Battered by the economic crises of the 1920s and and 30s, European politicians clung to the gold standard because it was the only thing they knew. The gold standard dictated permanent austerity and relentless downward pressure on wages. The result was stagnation followed by collapse, soaring unemployment, and massive social and political upheaval. The dead hand of the gold standard was only lifted when European voters began to flex their muscles and put the austerity parties out of office. It didn’t end happily.
Today’s European leaders are in the same position, trapped inside a similar orthodoxy. For the gold standard read ‘German’ monetary policy – an obsession with the phantom threat of inflation and a scorched-earth approach to reducing debt. The austerity and wage cuts follow as a matter of course. Voters can see this, which is why they are felling incumbents across the continent like old dead trees. For anyone who reads a lot of history, this feels a lot like 1931.
Europe’s leaders have no political strategy, just a defunct economic one. And without a political strategy there is no hope. It doesn’t matter if orthodoxy dictates that austerity is the ‘right’ economic policy. Parties who keep offering up the same meagre fare will be pushed aside. People who think they can preserve our existing form of capitalism and democracy are deluding themselves in a bubble.
Democratic parties – on the centre-left or centre right – must either reinvent capitalism or be swept away by wilder forces who are no friends of either free-market capitalism or democracy.

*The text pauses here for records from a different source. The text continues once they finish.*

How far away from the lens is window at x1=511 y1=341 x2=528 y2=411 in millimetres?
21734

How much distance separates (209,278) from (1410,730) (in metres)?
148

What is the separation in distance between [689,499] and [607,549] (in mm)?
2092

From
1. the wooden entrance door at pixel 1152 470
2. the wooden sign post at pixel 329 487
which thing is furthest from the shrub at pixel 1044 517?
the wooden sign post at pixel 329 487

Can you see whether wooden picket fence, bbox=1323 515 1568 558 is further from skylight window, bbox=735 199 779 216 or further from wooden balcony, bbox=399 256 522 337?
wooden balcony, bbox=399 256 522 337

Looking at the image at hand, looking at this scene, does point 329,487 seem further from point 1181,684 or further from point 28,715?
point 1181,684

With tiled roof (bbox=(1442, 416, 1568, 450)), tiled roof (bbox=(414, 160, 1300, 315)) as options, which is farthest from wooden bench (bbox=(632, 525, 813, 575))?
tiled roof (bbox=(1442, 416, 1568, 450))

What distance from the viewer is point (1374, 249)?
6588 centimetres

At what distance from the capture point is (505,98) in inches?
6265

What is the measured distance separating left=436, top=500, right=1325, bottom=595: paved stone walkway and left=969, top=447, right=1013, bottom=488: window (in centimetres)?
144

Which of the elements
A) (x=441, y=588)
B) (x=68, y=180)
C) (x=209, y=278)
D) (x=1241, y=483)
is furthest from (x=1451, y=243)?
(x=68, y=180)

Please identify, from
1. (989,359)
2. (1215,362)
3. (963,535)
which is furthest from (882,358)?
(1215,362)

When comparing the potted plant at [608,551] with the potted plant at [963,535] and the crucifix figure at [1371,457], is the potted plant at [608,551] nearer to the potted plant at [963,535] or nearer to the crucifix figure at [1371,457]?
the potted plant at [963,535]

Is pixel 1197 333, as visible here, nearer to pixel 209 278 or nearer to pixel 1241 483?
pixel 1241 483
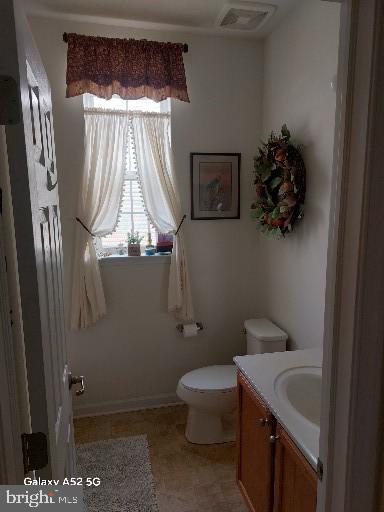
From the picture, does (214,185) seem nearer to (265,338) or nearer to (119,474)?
(265,338)

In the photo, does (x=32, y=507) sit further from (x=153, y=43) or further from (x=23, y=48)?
(x=153, y=43)

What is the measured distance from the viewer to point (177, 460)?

Some on the democratic right (mostly in the UK it has to be said) want seize this opportunity to impose more free-market reforms, more deregulation of labour markets, deeper and deeper cuts in government spending. They dream of completing the Thatcherite revolution on the broken backs of the Eurozone economies. We can argue the toss about the economic consequences of this, but politically it’s a dead letter. It’s not the way European voters are facing.

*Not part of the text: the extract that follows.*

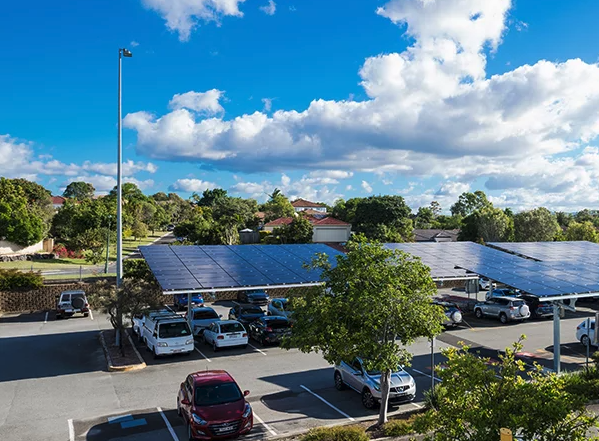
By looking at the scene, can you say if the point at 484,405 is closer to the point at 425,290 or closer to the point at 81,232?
the point at 425,290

European voters can’t make up their mind whether to turn left or right in response to the crisis. But even those turning to the right are not voting for more of the same. They are flocking to parties like the Front National in France, Geert Wilders’s Freedom Party in Holland, the True Finns in Finland, even the openly pro-Nazi ‘Golden Dawn’ in Greece. These aren’t free market parties. Their economic programmes often have more in common with the resurgent left-wing groups like Jean-Luc Mélenchon’s Front de Gauche or Alexis Tsipras’s Syriza movement in Greece.
Take Marine Le Pen’s Front National, which is locked in a battle to the death with Nicolas Sarkozy’s UMP for dominance of the French right. Leave aside the casual racism, xenophobia and repressive social and penal policies that would fill France’s jails with half its workforce (I exaggerate, but only slightly). She also wants to end the European single market, introduce protectionist trade barriers, stop the free movement of European labour, impose capital controls and nationalise banks.

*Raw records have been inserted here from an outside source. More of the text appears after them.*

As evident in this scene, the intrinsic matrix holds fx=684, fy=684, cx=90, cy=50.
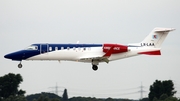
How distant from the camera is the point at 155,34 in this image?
80938mm

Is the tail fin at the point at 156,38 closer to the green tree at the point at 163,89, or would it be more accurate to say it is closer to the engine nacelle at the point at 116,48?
the engine nacelle at the point at 116,48

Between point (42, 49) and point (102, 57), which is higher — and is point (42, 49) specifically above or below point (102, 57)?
above

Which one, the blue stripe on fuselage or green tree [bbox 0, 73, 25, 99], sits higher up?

This is not exactly communism, but it’s no free market nirvana either. Sour, insular and repressive, if you want to know what Marine’s Le Pen’s France might look like, look at Putin’s Russia.
But these ideas are gaining hold with European voters because they at least try to address people’s fears. Because they seem to be a genuine break with the past. Unencumbered by economic orthodoxy, parties like Le Pen’s can offer a explicitly political programme.
If Europeans on the centre-left and centre-right, who have more in common than they usually admit, want to preserve liberal democracy and a broadly capitalist economy, they need a political strategy to address (among other things):
Insecurity – austerity and free market ‘reforms’ create insecurity which leads to the instability which markets hate. Fearful people do not make contented or industrious workers. Or voters.
Disenfranchisement of working class people – these are the voters who are turning in increasing numbers to the undemocratic parties of the right and left.
Falling/stagnant wages – in the last 30 years too little a share of economic growth has gone into wages. Working class incomes have been largely stagnant in Europe (and the US) for many years. Now they’re falling off a cliff. In a democracy, this is unsustainable.
Globalisation – those who say we must buckle under and cut our wages to compete with China and India can forget it: you will be swept away long before that happens.
If we can’t reinvent liberal-democratic capitalism so it works for ordinary people, what right do we have to expect that it should survive? Decide now: are you for democracy or the free-market? You might not be able to face both ways for much longer.